Arsenic Induces Insulin Resistance in Mouse Adipocytes and Myotubes Via Oxidative Stress-Regulated Mitochondrial Sirt3-FOXO3a Signaling Pathway

Chronic exposure to arsenic via drinking water is associated with an increased risk for development of type 2 diabetes mellitus (T2DM). This study investigates the role of mitochondrial oxidative stress protein Sirtuin 3 (Sirt3) and its targeting proteins in chronic arsenic-induced T2DM in mouse adipocytes and myotubes. The results show that chronic arsenic exposure significantly decreased insulin-stimulated glucose uptake (ISGU) in correlation with reduced expression of insulin-regulated glucose transporter type 4 (Glut4). Expression of Sirt3, a mitochondrial deacetylase, was dramatically decreased along with its associated transcription factor, forkhead box O3 (FOXO3a) upon arsenic exposure.
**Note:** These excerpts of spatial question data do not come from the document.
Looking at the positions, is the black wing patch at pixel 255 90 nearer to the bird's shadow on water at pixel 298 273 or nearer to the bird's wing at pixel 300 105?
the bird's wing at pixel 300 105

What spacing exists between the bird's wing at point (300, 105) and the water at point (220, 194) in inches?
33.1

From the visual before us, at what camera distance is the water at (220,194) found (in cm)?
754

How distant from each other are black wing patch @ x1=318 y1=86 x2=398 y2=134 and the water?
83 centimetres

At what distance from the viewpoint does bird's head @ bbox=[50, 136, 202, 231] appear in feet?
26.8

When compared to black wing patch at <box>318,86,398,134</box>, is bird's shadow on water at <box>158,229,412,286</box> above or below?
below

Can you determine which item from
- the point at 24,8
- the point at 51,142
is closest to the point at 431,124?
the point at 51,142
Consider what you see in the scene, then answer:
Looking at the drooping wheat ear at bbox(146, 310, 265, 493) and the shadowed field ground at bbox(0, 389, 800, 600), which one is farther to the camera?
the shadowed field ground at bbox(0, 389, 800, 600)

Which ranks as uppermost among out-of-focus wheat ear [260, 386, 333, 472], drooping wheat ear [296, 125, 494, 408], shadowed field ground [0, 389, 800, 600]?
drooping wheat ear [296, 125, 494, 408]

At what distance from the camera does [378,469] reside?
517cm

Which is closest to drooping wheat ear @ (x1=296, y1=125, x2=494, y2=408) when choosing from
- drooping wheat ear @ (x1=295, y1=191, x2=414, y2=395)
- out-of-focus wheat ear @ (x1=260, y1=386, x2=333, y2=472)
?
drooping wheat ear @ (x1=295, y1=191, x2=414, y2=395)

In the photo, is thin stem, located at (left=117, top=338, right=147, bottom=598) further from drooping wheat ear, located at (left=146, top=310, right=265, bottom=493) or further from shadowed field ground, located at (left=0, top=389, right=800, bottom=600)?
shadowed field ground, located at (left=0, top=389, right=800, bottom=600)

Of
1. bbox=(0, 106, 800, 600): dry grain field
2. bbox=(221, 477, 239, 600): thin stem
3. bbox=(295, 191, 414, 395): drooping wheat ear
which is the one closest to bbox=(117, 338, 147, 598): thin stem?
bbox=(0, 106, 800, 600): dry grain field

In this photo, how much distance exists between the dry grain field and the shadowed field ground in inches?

A decrease in mitochondrial membrane potential (Δψm) was observed in both 3T3L1 adipocytes and C2C12 myotubes treated by arsenic. Reduced FOXO3a activity by arsenic exhibited a decreased binding affinity to the promoters of both manganese superoxide dismutase (MnSOD) and peroxisome proliferator-activated receptor-gamma coactivator (PGC)-1α, a broad and powerful regulator of reactive oxygen species (ROS) metabolism. Forced expression of Sirt3 or MnSOD in mouse myotubes elevated Δψm and restored ISGU inhibited by arsenic exposure. Our results suggest that Sirt3/FOXO3a/MnSOD signaling plays a significant role in the inhibition of ISGU induced by chronic arsenic exposure.